I will refer to some event-driven products such as eventmesh, and compare and analyze how to introduce this feature is more appropriate

Jashinck commented 1 year ago

we are not only consider EventTargetPush module, but also EventBusListener, EventRuleTransfer to deal with back pressure problem. Try to stand on the consumer point, design the water line proposal for its producer

kaori-seasons commented 1 year ago

Event BUS

At present, I am still in the familiarization stage of eventbridge. Next week, I will carefully familiarize myself with the details of the project and discuss it again.

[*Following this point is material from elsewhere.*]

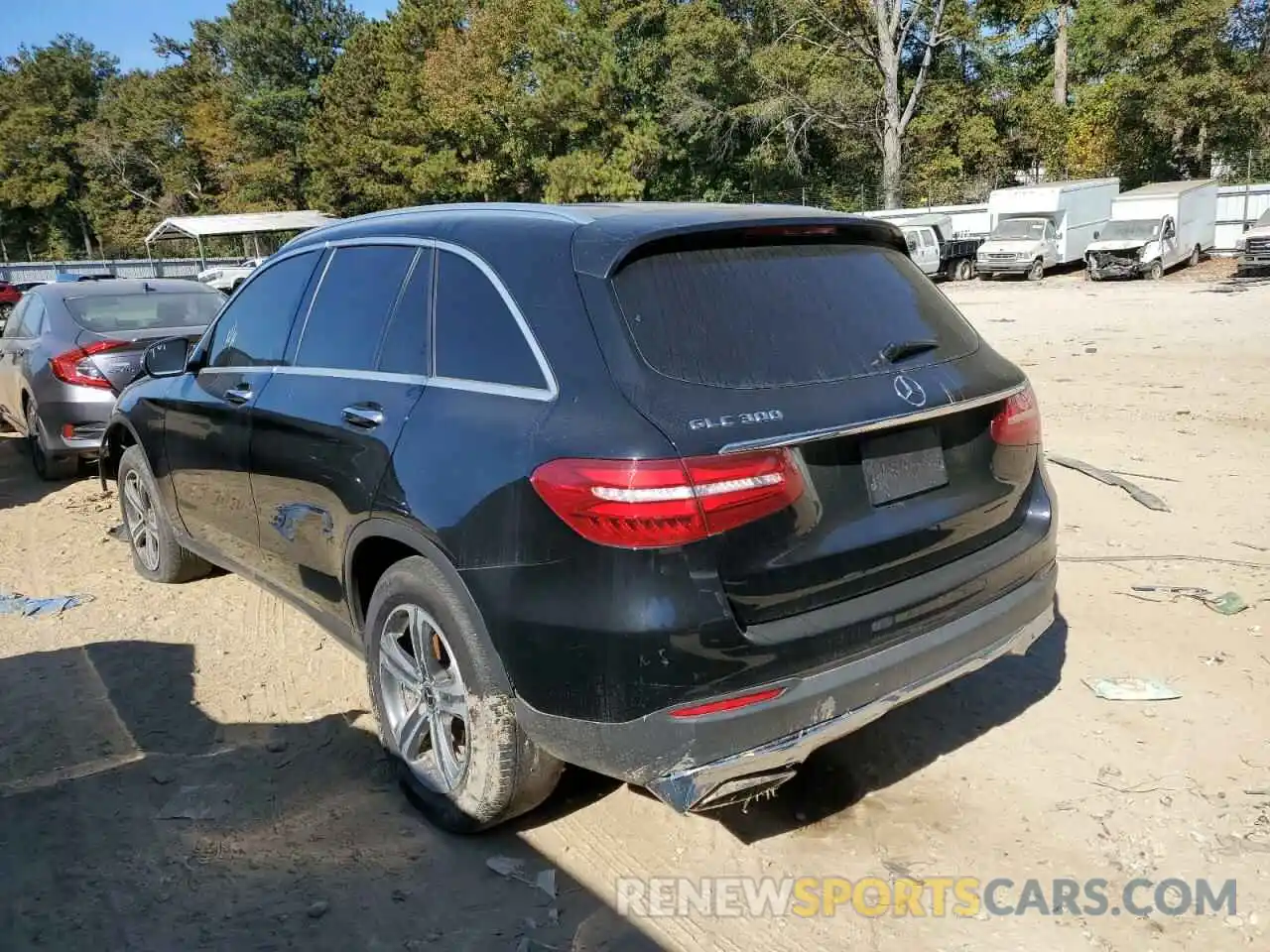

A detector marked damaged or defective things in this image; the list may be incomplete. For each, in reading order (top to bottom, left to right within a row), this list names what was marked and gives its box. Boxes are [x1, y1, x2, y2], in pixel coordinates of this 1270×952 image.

damaged vehicle [1080, 180, 1222, 282]
damaged vehicle [1238, 209, 1270, 278]
damaged vehicle [99, 202, 1056, 833]
damaged rear bumper [516, 563, 1064, 813]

kaori-seasons commented 1 year ago

The formula for calculating the current production and consumption speed is as follows:

Production speed: quenes * PullBatchSize * 1000/pullInterval
PullBatchSize Single pull quantity, Rocketmq single queue pull quantity at the same time, you can modify the maximum value is generally 32, if you need to expand again, you need to adjust the service parameters
pullInterval is the interval of a single pull, the interval time for each pull message of Rocketmq, the default value is 0 no interval, in milliseconds, and 1000 is one second
Quene is the number of queues, which is related to the number of brokers. For example, if the broker is 2 masters, each master and two slaves are set, and each broker has 8 queues, then there are 16 queues.

Consumption speed: the amount of messages being consumed / the amount of unconsumed messages + the amount of messages being consumed + the amount of messages waiting to be pulled
The amount of unconsumed messages ConsumerLag = MaxOffset - consumerOffset
Amount of messages being consumed InflightMessageCount = PullOffset - ConsumerOffset
Amount of messages waiting to be pulled AvaliableMessageCount = MaxOffset- PullOffset

I will coordinate whether the upstream and downstream ConnectRecord records are refreshed according to the speed of the two

Roiocam commented 1 year ago

This is only the internal implementation within a program. If we are talking about back pressure between multiple applications, I believe there are two ways:

PUSH Mode: In this mode, the consumer explicitly returns an ACK message. The producer delivers messages in an "ack-pre-record" manner. To improve throughput, messages can be sent in batches, and the ACK returned would be the UUID at the end of the batch. When the producer receives this ACK, it considers the preceding messages as consumed.

POLL Mode: In this mode, the consumer actively pulls data from the producer. It's evident that the traffic will never exceed the processing limit of the consumer.